Thursday 27 February 2020

A Number

by Caryl Churchill

seen at the Bridge Theatre on 26 February 2019

Polly Findlay directs Roger Allam as Salter (the father) and Colin Morgan as Michael, B1 and B2 (the sons) in a new production designed by Lizzie Clachan of Caryl Churchill's 2002 play concerning a man who, it transpires, has arranged for his son to be cloned, but is unaware of how many 'copies' were made.

In an ordinary slightly rumpled living room, an insecure son confronts his father, having just discovered that he not unique (though he hasn't actually met any of his 'twins'). Salter's immediate reaction is to stall and to muse about suing whoever is responsible, though he eventually has to admit that he condoned 'a single' cloning, and that the boy is not the first son. Unsurprisingly, the boy, already fragile, is very discomposed, rocked by the realisation that much of his family story is a fiction.

We meet two other versions of the son, one chillingly damaged, the other blithely unconcerned by his predicament. Before we know where we are, the play has stopped being about the 'issue' of cloning, and rather proves itself to be a brilliant exploration of the tensions and poisons inherent in a complex father/son relationship, especially when the parent turns out to be a deeply flawed person, whose efforts to turn over a new leaf and start again have been fatefully assisted by the technology of cloning. The damage caused ripples outwards despite all the father's evasions and vain attempts to control a situation spiralling into unforeseen consequences.

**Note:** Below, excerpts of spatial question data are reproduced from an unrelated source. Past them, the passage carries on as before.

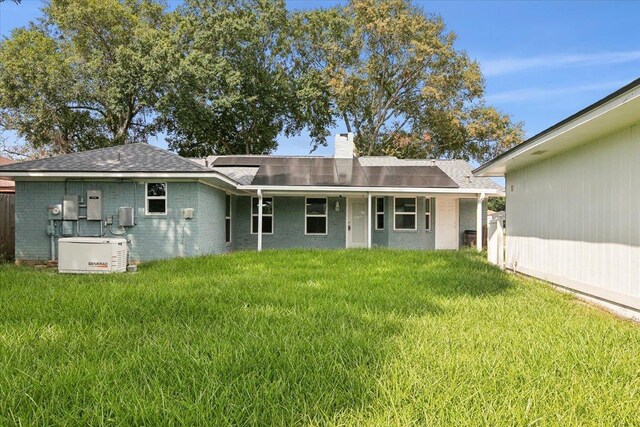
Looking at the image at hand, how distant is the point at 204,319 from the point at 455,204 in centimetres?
1336

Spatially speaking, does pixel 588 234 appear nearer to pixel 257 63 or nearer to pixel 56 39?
pixel 257 63

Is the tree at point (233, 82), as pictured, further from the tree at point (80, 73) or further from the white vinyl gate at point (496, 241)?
the white vinyl gate at point (496, 241)

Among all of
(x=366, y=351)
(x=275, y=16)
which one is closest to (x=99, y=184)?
(x=366, y=351)

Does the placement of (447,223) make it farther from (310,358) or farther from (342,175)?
(310,358)

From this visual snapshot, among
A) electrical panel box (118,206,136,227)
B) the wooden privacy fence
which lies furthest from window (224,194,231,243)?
the wooden privacy fence

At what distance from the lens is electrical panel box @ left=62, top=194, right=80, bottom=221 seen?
11.3 m

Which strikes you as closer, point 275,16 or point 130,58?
point 130,58

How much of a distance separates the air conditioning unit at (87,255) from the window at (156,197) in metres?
2.93

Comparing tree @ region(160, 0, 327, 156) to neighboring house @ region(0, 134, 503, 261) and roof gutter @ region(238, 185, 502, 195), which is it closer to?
neighboring house @ region(0, 134, 503, 261)

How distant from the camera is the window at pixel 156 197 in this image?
1136cm

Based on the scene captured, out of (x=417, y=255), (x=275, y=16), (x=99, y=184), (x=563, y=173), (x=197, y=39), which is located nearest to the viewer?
(x=563, y=173)

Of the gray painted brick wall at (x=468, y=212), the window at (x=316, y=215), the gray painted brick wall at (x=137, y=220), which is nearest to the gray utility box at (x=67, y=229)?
the gray painted brick wall at (x=137, y=220)

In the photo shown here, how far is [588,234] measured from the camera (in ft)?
19.8

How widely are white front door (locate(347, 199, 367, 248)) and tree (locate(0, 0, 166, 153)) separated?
46.9 feet
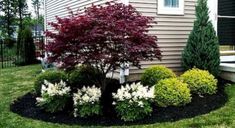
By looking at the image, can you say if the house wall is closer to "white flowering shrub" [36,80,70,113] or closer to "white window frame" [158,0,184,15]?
"white window frame" [158,0,184,15]

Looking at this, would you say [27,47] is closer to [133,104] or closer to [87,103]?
[87,103]

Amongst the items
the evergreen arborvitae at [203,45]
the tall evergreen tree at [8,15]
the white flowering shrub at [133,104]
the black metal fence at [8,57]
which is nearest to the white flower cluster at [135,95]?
the white flowering shrub at [133,104]

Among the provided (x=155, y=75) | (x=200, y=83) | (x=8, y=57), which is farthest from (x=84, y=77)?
(x=8, y=57)

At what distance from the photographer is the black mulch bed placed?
602 centimetres

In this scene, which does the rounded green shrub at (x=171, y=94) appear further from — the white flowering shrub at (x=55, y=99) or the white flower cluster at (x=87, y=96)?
the white flowering shrub at (x=55, y=99)

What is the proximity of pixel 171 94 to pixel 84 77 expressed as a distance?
1.99 m

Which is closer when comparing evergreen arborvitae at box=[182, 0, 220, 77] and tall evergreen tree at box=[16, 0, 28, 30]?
evergreen arborvitae at box=[182, 0, 220, 77]

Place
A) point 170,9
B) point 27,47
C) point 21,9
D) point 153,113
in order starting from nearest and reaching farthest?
point 153,113 → point 170,9 → point 27,47 → point 21,9

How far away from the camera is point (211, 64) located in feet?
26.8

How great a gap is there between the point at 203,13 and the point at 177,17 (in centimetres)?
83

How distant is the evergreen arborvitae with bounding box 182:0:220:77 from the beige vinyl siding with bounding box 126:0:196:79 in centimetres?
66

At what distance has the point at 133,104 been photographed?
603cm

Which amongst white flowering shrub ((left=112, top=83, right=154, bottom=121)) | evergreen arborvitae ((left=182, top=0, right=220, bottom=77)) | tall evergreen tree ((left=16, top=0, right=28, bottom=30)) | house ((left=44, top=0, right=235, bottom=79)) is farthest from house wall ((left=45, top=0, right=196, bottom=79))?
tall evergreen tree ((left=16, top=0, right=28, bottom=30))

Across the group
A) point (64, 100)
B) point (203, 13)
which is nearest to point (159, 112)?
point (64, 100)
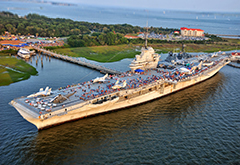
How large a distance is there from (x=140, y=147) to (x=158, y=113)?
13.8 m

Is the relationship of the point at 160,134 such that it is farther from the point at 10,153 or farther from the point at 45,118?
the point at 10,153

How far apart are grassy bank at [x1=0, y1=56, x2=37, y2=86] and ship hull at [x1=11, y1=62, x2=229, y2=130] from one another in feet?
83.8

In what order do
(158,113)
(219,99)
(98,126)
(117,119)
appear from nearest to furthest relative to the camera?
(98,126)
(117,119)
(158,113)
(219,99)

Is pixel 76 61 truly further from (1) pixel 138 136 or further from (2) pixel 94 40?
(1) pixel 138 136

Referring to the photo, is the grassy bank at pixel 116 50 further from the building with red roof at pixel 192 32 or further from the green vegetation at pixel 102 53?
the building with red roof at pixel 192 32

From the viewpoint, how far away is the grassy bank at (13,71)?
62.7 m

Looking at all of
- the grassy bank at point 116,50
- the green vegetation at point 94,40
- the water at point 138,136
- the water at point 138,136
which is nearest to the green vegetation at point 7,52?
the grassy bank at point 116,50

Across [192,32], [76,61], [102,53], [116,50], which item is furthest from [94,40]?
[192,32]

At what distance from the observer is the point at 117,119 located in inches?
1737

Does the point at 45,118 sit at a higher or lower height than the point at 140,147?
higher

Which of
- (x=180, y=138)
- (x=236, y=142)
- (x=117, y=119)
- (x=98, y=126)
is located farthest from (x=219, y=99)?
(x=98, y=126)

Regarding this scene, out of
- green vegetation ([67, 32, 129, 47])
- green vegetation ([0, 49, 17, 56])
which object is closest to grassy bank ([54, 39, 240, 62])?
green vegetation ([67, 32, 129, 47])

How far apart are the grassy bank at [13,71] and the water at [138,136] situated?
25.6 ft

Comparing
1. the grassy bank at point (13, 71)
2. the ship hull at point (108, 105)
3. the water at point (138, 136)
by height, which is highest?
the grassy bank at point (13, 71)
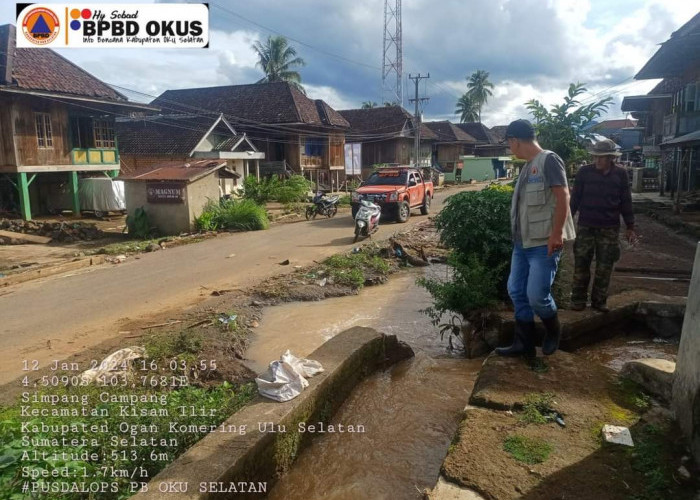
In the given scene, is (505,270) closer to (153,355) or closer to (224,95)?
(153,355)

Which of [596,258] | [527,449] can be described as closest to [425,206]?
[596,258]

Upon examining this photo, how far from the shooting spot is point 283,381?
3.49 metres

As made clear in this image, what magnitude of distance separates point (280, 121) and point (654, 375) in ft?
94.7

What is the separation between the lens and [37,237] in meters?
14.7

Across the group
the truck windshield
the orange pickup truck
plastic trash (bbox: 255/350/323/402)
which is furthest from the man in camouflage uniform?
the truck windshield

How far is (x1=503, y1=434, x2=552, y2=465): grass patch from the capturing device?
8.74 feet

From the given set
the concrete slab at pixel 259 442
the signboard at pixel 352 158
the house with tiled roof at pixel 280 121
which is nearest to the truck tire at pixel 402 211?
the concrete slab at pixel 259 442

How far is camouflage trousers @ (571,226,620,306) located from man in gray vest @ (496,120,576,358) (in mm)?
1163

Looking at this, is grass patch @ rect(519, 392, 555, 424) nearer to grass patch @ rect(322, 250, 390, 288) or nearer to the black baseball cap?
the black baseball cap

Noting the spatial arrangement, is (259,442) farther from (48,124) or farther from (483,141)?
(483,141)

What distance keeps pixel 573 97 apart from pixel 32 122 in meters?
18.5

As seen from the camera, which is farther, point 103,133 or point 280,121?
point 280,121

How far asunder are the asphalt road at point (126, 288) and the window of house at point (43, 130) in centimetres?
959

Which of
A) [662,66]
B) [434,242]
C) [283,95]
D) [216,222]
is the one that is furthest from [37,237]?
[662,66]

The strangeness of the situation is underscored by breathtaking set changes which occur in short blackouts, taking full advantage of our eyes' temporary inability to adjust to near total darkness after viewing a well-lit scene. But Salter, the father, is in every space; we are doubtless seeing the same room from different angles (an idea explored in a number of different plays and operas recently, but rarely achieved so quickly). Roger Allam seems easy-going and well-meaning, but gradually we realise there are failings that he has concealed, or that he believes  he has outgrown, and it is clear that he is more complicit in the situation than he wishes to concede. Colin Morgan, in a performance of stunning technical assurance, plays the three versions of the son with complete confidence, by turns insecure and unhappy, dangerously angry, and bafflingly content. Curiously, the father, desperate to have made a good job of parenting, is most perplexed by the last visitor, a seemingly well-adjusted version of the son he professed to love so much, but the one he has never seen as a child.

In just an hour Caryl Churchill has explored deep themes of guilt, love, responsibility, loss and hope with a consummate theatrical flare, and this is a fine production of her work.